Tribunal Administratif de Nantes — Décision N° TA44-2317827
mardi 4 février 2025
| Juridiction | Tribunal Administratif de Nantes |
| Section | Tribunal Administratif de Nantes |
| N° Dossier | TA44-2317827 |
| Type | Ordonnance |
| Recours | Excès de pouvoir |
| Avocat requérant | LEVY |
Résumé IA
Texte intégral
Vu la procédure suivante :
Par une requête enregistrée le 27 novembre 2023, M. A D et Mme B C, représentés par Me Levy, demandent au tribunal d'annuler la décision par laquelle la commission de recours contre les décisions de refus de visa d'entrée en France, saisie d'un recours administratif préalable obligatoire formé contre la décision du 31 août 2023 de l'autorité consulaire française à Alger (Algérie) refusant de délivrer un visa de long séjour à M. C en qualité de conjoint d'une ressortissante française, a implicitement refusé de délivrer le visa sollicité.

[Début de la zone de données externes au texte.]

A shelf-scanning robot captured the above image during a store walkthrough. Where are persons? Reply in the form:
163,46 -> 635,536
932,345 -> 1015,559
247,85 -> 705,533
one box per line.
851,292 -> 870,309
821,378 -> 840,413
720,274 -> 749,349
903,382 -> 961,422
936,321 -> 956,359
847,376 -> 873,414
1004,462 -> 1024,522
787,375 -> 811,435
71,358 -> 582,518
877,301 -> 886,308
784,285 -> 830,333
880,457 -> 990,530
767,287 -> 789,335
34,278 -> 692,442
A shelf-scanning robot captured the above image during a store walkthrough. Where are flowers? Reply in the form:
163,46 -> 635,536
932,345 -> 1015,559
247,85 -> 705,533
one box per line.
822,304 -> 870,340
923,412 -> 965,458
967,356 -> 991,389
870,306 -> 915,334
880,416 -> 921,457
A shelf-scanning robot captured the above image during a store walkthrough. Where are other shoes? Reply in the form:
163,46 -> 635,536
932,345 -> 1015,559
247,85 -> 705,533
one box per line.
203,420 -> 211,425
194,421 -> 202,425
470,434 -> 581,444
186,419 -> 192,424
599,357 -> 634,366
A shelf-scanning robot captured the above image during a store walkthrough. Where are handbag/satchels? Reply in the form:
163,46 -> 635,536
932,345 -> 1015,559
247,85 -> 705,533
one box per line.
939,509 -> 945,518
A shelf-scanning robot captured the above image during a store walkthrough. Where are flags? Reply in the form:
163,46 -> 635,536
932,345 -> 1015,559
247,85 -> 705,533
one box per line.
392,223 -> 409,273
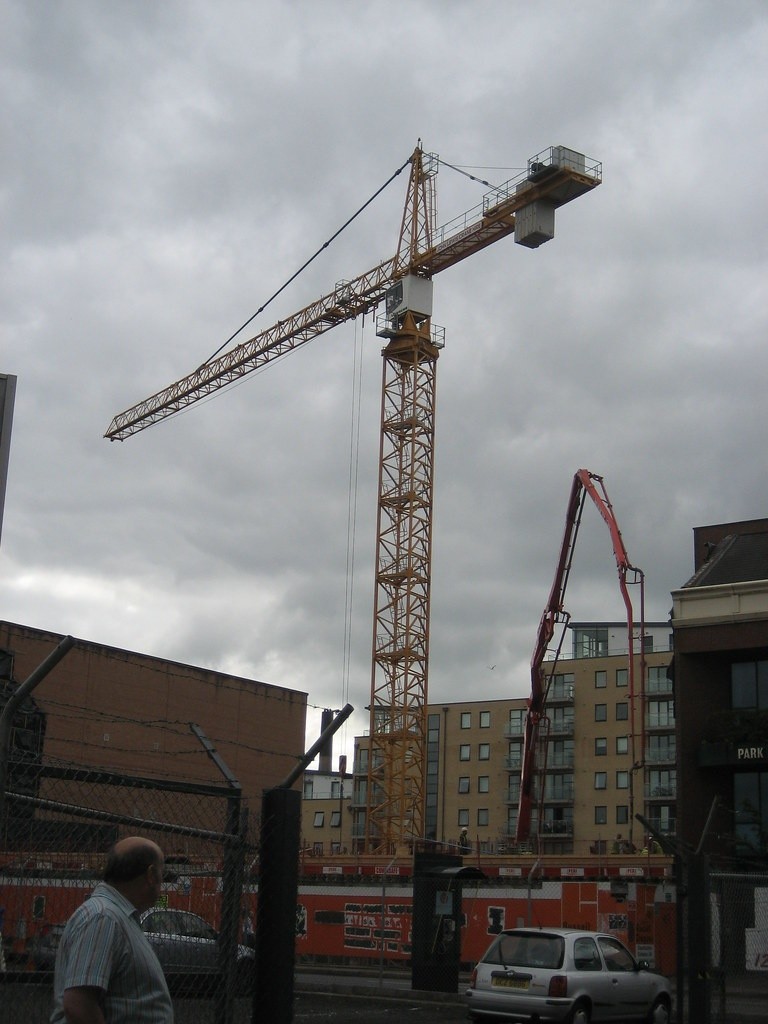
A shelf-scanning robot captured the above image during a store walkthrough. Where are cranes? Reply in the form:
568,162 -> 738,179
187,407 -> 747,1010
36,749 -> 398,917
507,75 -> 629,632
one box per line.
97,138 -> 605,837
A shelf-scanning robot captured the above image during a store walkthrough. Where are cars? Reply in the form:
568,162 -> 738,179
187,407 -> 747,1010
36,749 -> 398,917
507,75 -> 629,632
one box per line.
33,906 -> 256,997
464,925 -> 676,1024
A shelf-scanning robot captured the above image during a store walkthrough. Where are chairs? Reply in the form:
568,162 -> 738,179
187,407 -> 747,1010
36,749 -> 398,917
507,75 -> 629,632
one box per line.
575,946 -> 594,962
531,944 -> 549,958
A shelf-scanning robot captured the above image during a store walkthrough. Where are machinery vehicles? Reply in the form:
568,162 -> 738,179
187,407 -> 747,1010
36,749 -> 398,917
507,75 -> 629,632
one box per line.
510,465 -> 654,852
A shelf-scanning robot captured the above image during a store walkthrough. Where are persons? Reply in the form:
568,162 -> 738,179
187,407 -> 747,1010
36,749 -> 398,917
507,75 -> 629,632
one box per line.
609,833 -> 673,856
242,911 -> 256,949
49,837 -> 174,1024
459,827 -> 469,855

Par un mémoire en défense enregistré le 30 décembre 2024, le ministre d'Etat, ministre de l'intérieur conclut au non-lieu à statuer sur les conclusions à fin d'annulation et déclare s'en remettre à la sagesse du tribunal concernant le surplus des conclusions de la requête.
Il fait valoir que le visa sollicité a été délivré à M. C le 18 février 2024.
Vu les autres pièces du dossier.
Vu le code de justice administrative.
Considérant ce qui suit :
1. Aux termes de l'article R. 222-1 du code de justice administrative : " Les présidents de tribunal administratif (), les premiers vice-présidents des tribunaux () et les présidents de formation de jugement des tribunaux () peuvent, par ordonnance : () 3' Constater qu'il n'y a pas lieu de statuer sur une requête () ".
2. Il ressort des pièces du dossier que, postérieurement à l'introduction de la requête, l'autorité consulaire française à Alger (Algérie) a délivré le visa sollicité à M. C. Ainsi, la décision attaquée a implicitement mais nécessairement été retirée. Dans ces conditions, la requête de M. et Mme C, qui ne comportait que des conclusions à fin d'annulation, est devenue sans objet. Il n'y a, dès lors, plus lieu d'y statuer.
O R D O N N E :
Article 1er : Il n'y a pas lieu de statuer sur la requête de M. et Mme C.
Article 2 : La présente ordonnance sera notifiée à M. A D, à Mme B C et au ministre d'Etat, ministre de l'intérieur.
Fait à Nantes, le 4 février 2025.
La présidente,
M. E
La République mande et ordonne au ministre d'Etat, ministre de l'intérieur en ce qui le concerne ou à tous commissaires de justice à ce requis en ce qui concerne les voies de droit commun contre les parties privées, de pourvoir à l'exécution de la présente décision.